### WORK INSTRUCTION
Set the data down again, exactly as it reads, but without the pictures.

(RECORDED INFORMATION)

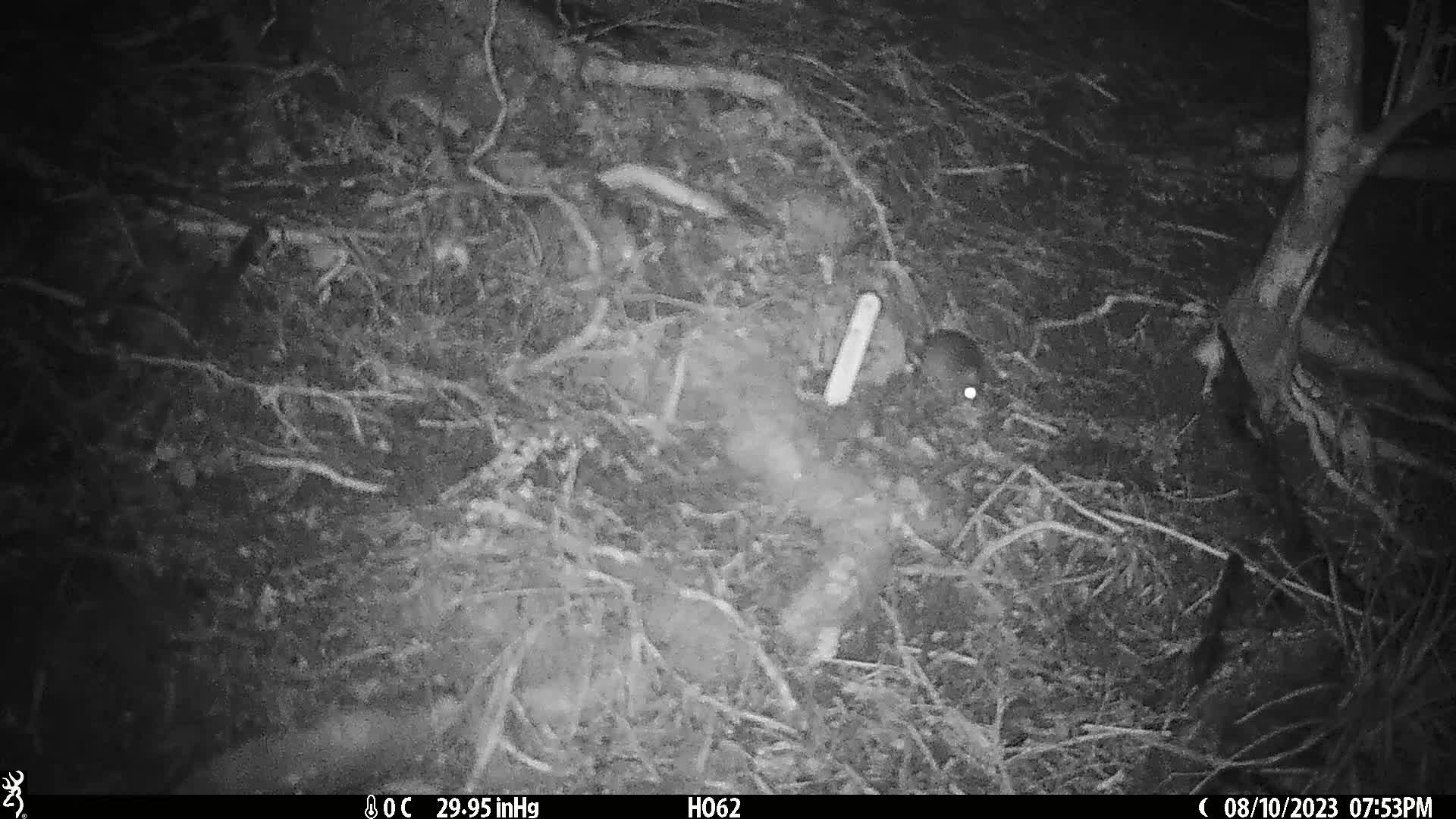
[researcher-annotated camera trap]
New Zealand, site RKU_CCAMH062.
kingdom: Animalia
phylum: Chordata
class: Mammalia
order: Rodentia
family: Muridae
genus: Rattus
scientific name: Rattus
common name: rat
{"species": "rat (Rattus)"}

(End RECORDED INFORMATION)

### RESPONSE AREA
[researcher-annotated camera trap]
New Zealand, site RKU_CCAMH062.
kingdom: Animalia
phylum: Chordata
class: Mammalia
order: Rodentia
family: Muridae
genus: Rattus
scientific name: Rattus
common name: rat
{"species": "rat (Rattus)"}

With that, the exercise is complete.